Maple Syrup…in the Kitchen
I’ve got some big sugar maples in my yard, just standing there doing nothing. This past February I decided to tap a few and cook down some syrup. I’d never done this before and have no means of boiling sap outside. Everyone said it was a really bad idea to try it indoors on a kitchen stove. They were wrong.
I can understand the concern. A large kettle boiling away for several hours throws a lot steam, all of which goes straight up to the ceiling. All that steam will condense leaving a nice wet spot on the ceiling. Obviously, this is bad. I had a dehumidifier on standby in case things got really damp. I never needed it. A humble box fan is all it takes to disperse steam and keep your ceiling and walls intact. I set it up about eight feet from the kettle, pointed it slightly up and let it run.

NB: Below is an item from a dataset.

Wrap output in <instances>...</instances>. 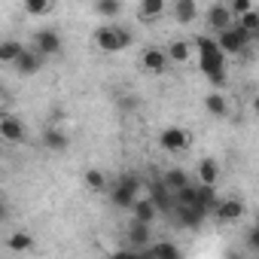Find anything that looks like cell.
I'll return each instance as SVG.
<instances>
[{"label":"cell","mask_w":259,"mask_h":259,"mask_svg":"<svg viewBox=\"0 0 259 259\" xmlns=\"http://www.w3.org/2000/svg\"><path fill=\"white\" fill-rule=\"evenodd\" d=\"M128 244H132L135 253L144 256V250L153 244V223H144V220H132L128 226Z\"/></svg>","instance_id":"obj_6"},{"label":"cell","mask_w":259,"mask_h":259,"mask_svg":"<svg viewBox=\"0 0 259 259\" xmlns=\"http://www.w3.org/2000/svg\"><path fill=\"white\" fill-rule=\"evenodd\" d=\"M195 177H198V183H204V186H217V183H220V165H217V159H201Z\"/></svg>","instance_id":"obj_19"},{"label":"cell","mask_w":259,"mask_h":259,"mask_svg":"<svg viewBox=\"0 0 259 259\" xmlns=\"http://www.w3.org/2000/svg\"><path fill=\"white\" fill-rule=\"evenodd\" d=\"M7 247H10L13 253H31V250H34V238H31L28 232H16V235L7 238Z\"/></svg>","instance_id":"obj_24"},{"label":"cell","mask_w":259,"mask_h":259,"mask_svg":"<svg viewBox=\"0 0 259 259\" xmlns=\"http://www.w3.org/2000/svg\"><path fill=\"white\" fill-rule=\"evenodd\" d=\"M192 55H195V43L192 40H171V46H168L171 64H186Z\"/></svg>","instance_id":"obj_16"},{"label":"cell","mask_w":259,"mask_h":259,"mask_svg":"<svg viewBox=\"0 0 259 259\" xmlns=\"http://www.w3.org/2000/svg\"><path fill=\"white\" fill-rule=\"evenodd\" d=\"M213 213H217L223 223H238V220L244 217V201H241V198H220L217 207H213Z\"/></svg>","instance_id":"obj_13"},{"label":"cell","mask_w":259,"mask_h":259,"mask_svg":"<svg viewBox=\"0 0 259 259\" xmlns=\"http://www.w3.org/2000/svg\"><path fill=\"white\" fill-rule=\"evenodd\" d=\"M204 22H207V28L210 31H226V28H232L235 25V13L229 10V4H213L207 13H204Z\"/></svg>","instance_id":"obj_8"},{"label":"cell","mask_w":259,"mask_h":259,"mask_svg":"<svg viewBox=\"0 0 259 259\" xmlns=\"http://www.w3.org/2000/svg\"><path fill=\"white\" fill-rule=\"evenodd\" d=\"M0 138H4L7 144H22L28 138V128H25V122L19 116L7 113L4 119H0Z\"/></svg>","instance_id":"obj_9"},{"label":"cell","mask_w":259,"mask_h":259,"mask_svg":"<svg viewBox=\"0 0 259 259\" xmlns=\"http://www.w3.org/2000/svg\"><path fill=\"white\" fill-rule=\"evenodd\" d=\"M95 13L101 19H116L122 13V0H95Z\"/></svg>","instance_id":"obj_26"},{"label":"cell","mask_w":259,"mask_h":259,"mask_svg":"<svg viewBox=\"0 0 259 259\" xmlns=\"http://www.w3.org/2000/svg\"><path fill=\"white\" fill-rule=\"evenodd\" d=\"M171 213H174L177 226H183V229H198L204 223V210L195 207V204H174Z\"/></svg>","instance_id":"obj_10"},{"label":"cell","mask_w":259,"mask_h":259,"mask_svg":"<svg viewBox=\"0 0 259 259\" xmlns=\"http://www.w3.org/2000/svg\"><path fill=\"white\" fill-rule=\"evenodd\" d=\"M171 16L177 19V25H192L198 19V0H174Z\"/></svg>","instance_id":"obj_14"},{"label":"cell","mask_w":259,"mask_h":259,"mask_svg":"<svg viewBox=\"0 0 259 259\" xmlns=\"http://www.w3.org/2000/svg\"><path fill=\"white\" fill-rule=\"evenodd\" d=\"M34 46H37L46 58H52V55L61 52V34L52 31V28H40V31L34 34Z\"/></svg>","instance_id":"obj_11"},{"label":"cell","mask_w":259,"mask_h":259,"mask_svg":"<svg viewBox=\"0 0 259 259\" xmlns=\"http://www.w3.org/2000/svg\"><path fill=\"white\" fill-rule=\"evenodd\" d=\"M141 198V177L138 174H125L110 186V201L122 210H132V204Z\"/></svg>","instance_id":"obj_3"},{"label":"cell","mask_w":259,"mask_h":259,"mask_svg":"<svg viewBox=\"0 0 259 259\" xmlns=\"http://www.w3.org/2000/svg\"><path fill=\"white\" fill-rule=\"evenodd\" d=\"M256 223H259V210H256Z\"/></svg>","instance_id":"obj_33"},{"label":"cell","mask_w":259,"mask_h":259,"mask_svg":"<svg viewBox=\"0 0 259 259\" xmlns=\"http://www.w3.org/2000/svg\"><path fill=\"white\" fill-rule=\"evenodd\" d=\"M195 58H198V67L201 73L207 76L210 85L223 89L226 82V52L220 46V40H210V37H195Z\"/></svg>","instance_id":"obj_1"},{"label":"cell","mask_w":259,"mask_h":259,"mask_svg":"<svg viewBox=\"0 0 259 259\" xmlns=\"http://www.w3.org/2000/svg\"><path fill=\"white\" fill-rule=\"evenodd\" d=\"M238 25H241V28H247L250 34H256V31H259V10H250V13H244V16L238 19Z\"/></svg>","instance_id":"obj_29"},{"label":"cell","mask_w":259,"mask_h":259,"mask_svg":"<svg viewBox=\"0 0 259 259\" xmlns=\"http://www.w3.org/2000/svg\"><path fill=\"white\" fill-rule=\"evenodd\" d=\"M138 107H141V98L138 95H122L119 98V110L122 113H138Z\"/></svg>","instance_id":"obj_30"},{"label":"cell","mask_w":259,"mask_h":259,"mask_svg":"<svg viewBox=\"0 0 259 259\" xmlns=\"http://www.w3.org/2000/svg\"><path fill=\"white\" fill-rule=\"evenodd\" d=\"M168 64H171L168 49L150 46V49H144V55H141V70H144V73H165Z\"/></svg>","instance_id":"obj_7"},{"label":"cell","mask_w":259,"mask_h":259,"mask_svg":"<svg viewBox=\"0 0 259 259\" xmlns=\"http://www.w3.org/2000/svg\"><path fill=\"white\" fill-rule=\"evenodd\" d=\"M217 40H220V46H223V52H226V55H241V52L253 43V34L235 22L232 28L220 31V34H217Z\"/></svg>","instance_id":"obj_4"},{"label":"cell","mask_w":259,"mask_h":259,"mask_svg":"<svg viewBox=\"0 0 259 259\" xmlns=\"http://www.w3.org/2000/svg\"><path fill=\"white\" fill-rule=\"evenodd\" d=\"M168 10V0H141L138 7V19L141 22H159Z\"/></svg>","instance_id":"obj_15"},{"label":"cell","mask_w":259,"mask_h":259,"mask_svg":"<svg viewBox=\"0 0 259 259\" xmlns=\"http://www.w3.org/2000/svg\"><path fill=\"white\" fill-rule=\"evenodd\" d=\"M52 10V0H25V13L28 16H46Z\"/></svg>","instance_id":"obj_27"},{"label":"cell","mask_w":259,"mask_h":259,"mask_svg":"<svg viewBox=\"0 0 259 259\" xmlns=\"http://www.w3.org/2000/svg\"><path fill=\"white\" fill-rule=\"evenodd\" d=\"M95 43H98V49L101 52H122V49H128L135 43V34L128 31V28H122V25H101L98 31H95Z\"/></svg>","instance_id":"obj_2"},{"label":"cell","mask_w":259,"mask_h":259,"mask_svg":"<svg viewBox=\"0 0 259 259\" xmlns=\"http://www.w3.org/2000/svg\"><path fill=\"white\" fill-rule=\"evenodd\" d=\"M229 10L235 13V22L244 16V13H250V10H256V0H229Z\"/></svg>","instance_id":"obj_28"},{"label":"cell","mask_w":259,"mask_h":259,"mask_svg":"<svg viewBox=\"0 0 259 259\" xmlns=\"http://www.w3.org/2000/svg\"><path fill=\"white\" fill-rule=\"evenodd\" d=\"M159 144H162L165 153H183V150H189L192 135L186 132V128H180V125H168V128H162Z\"/></svg>","instance_id":"obj_5"},{"label":"cell","mask_w":259,"mask_h":259,"mask_svg":"<svg viewBox=\"0 0 259 259\" xmlns=\"http://www.w3.org/2000/svg\"><path fill=\"white\" fill-rule=\"evenodd\" d=\"M43 52L34 46V49H25L19 58H16V70L22 73V76H34V73H40V67H43Z\"/></svg>","instance_id":"obj_12"},{"label":"cell","mask_w":259,"mask_h":259,"mask_svg":"<svg viewBox=\"0 0 259 259\" xmlns=\"http://www.w3.org/2000/svg\"><path fill=\"white\" fill-rule=\"evenodd\" d=\"M43 144H46V150H52V153H64V150L70 147V138L61 132V128H46V132H43Z\"/></svg>","instance_id":"obj_21"},{"label":"cell","mask_w":259,"mask_h":259,"mask_svg":"<svg viewBox=\"0 0 259 259\" xmlns=\"http://www.w3.org/2000/svg\"><path fill=\"white\" fill-rule=\"evenodd\" d=\"M82 186H85L89 192H110V180H107V174L98 171V168H89V171L82 174Z\"/></svg>","instance_id":"obj_20"},{"label":"cell","mask_w":259,"mask_h":259,"mask_svg":"<svg viewBox=\"0 0 259 259\" xmlns=\"http://www.w3.org/2000/svg\"><path fill=\"white\" fill-rule=\"evenodd\" d=\"M144 256H165V259H180V256H183V250H180L177 244H171V241H153V244L144 250Z\"/></svg>","instance_id":"obj_22"},{"label":"cell","mask_w":259,"mask_h":259,"mask_svg":"<svg viewBox=\"0 0 259 259\" xmlns=\"http://www.w3.org/2000/svg\"><path fill=\"white\" fill-rule=\"evenodd\" d=\"M132 217L135 220H144V223H156V217H159V204L147 195V198H138L135 204H132Z\"/></svg>","instance_id":"obj_17"},{"label":"cell","mask_w":259,"mask_h":259,"mask_svg":"<svg viewBox=\"0 0 259 259\" xmlns=\"http://www.w3.org/2000/svg\"><path fill=\"white\" fill-rule=\"evenodd\" d=\"M204 110H207L210 116H217V119H226V116H229V98L217 89V92H210V95L204 98Z\"/></svg>","instance_id":"obj_18"},{"label":"cell","mask_w":259,"mask_h":259,"mask_svg":"<svg viewBox=\"0 0 259 259\" xmlns=\"http://www.w3.org/2000/svg\"><path fill=\"white\" fill-rule=\"evenodd\" d=\"M25 52V43H19V40H7L4 46H0V61L4 64H16V58Z\"/></svg>","instance_id":"obj_25"},{"label":"cell","mask_w":259,"mask_h":259,"mask_svg":"<svg viewBox=\"0 0 259 259\" xmlns=\"http://www.w3.org/2000/svg\"><path fill=\"white\" fill-rule=\"evenodd\" d=\"M250 110H253V116H256V119H259V95H256V98H253V101H250Z\"/></svg>","instance_id":"obj_32"},{"label":"cell","mask_w":259,"mask_h":259,"mask_svg":"<svg viewBox=\"0 0 259 259\" xmlns=\"http://www.w3.org/2000/svg\"><path fill=\"white\" fill-rule=\"evenodd\" d=\"M162 180H165V183H168V186H171L174 192H180L183 186H189V183H192V177H189V174H186L183 168H168Z\"/></svg>","instance_id":"obj_23"},{"label":"cell","mask_w":259,"mask_h":259,"mask_svg":"<svg viewBox=\"0 0 259 259\" xmlns=\"http://www.w3.org/2000/svg\"><path fill=\"white\" fill-rule=\"evenodd\" d=\"M247 247H250L253 253H259V223H256V226L247 232Z\"/></svg>","instance_id":"obj_31"}]
</instances>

|Milk jugs make great sap buckets|
Collecting sap doesn’t require fancy equipment. Spiles were the only item that had to be purchased (thanks to my wife for those- they were a nice birthday gift). Gallon milk jugs with a small hole cut in the top make perfect sap buckets. They’re easy to pour and the modest opening really helps cut down on debris getting in. The only detail of concern with milk jugs is translucency. From what I understand, sunlight can spoil sap. Most jugs are translucent, so if reusing milk jugs, try to get ones that are opaque.
The nice thing about cooking sap inside is that it’s very hands-off. Fill kettles, turn on the heat, let the water evaporate. I never had a boil-over (something I am familiar with from years of home brewing!) or other problems. When I got sick of boiling in the evening, I shut the burners off and started again the next day. It’s remarkable how much water evaporates over night from residual heat.
|Not bad for only 4 spiles and just a kitchen stove!|
By late syrup season I had had enough. I got about eight quarts of syrup plus six gallons of sap that I used for beer brewing and about four and half gallons stored in a freezer. I could have collected more but doing it inside does tie up the stove top for quite a while and I was getting sick of constantly emptying jugs and storing sap in a refrigerator. It was a great project and I hope to expand the operation next year. With the going rate for syrup around $20 per quart, it certainly pays for itself in a hurry!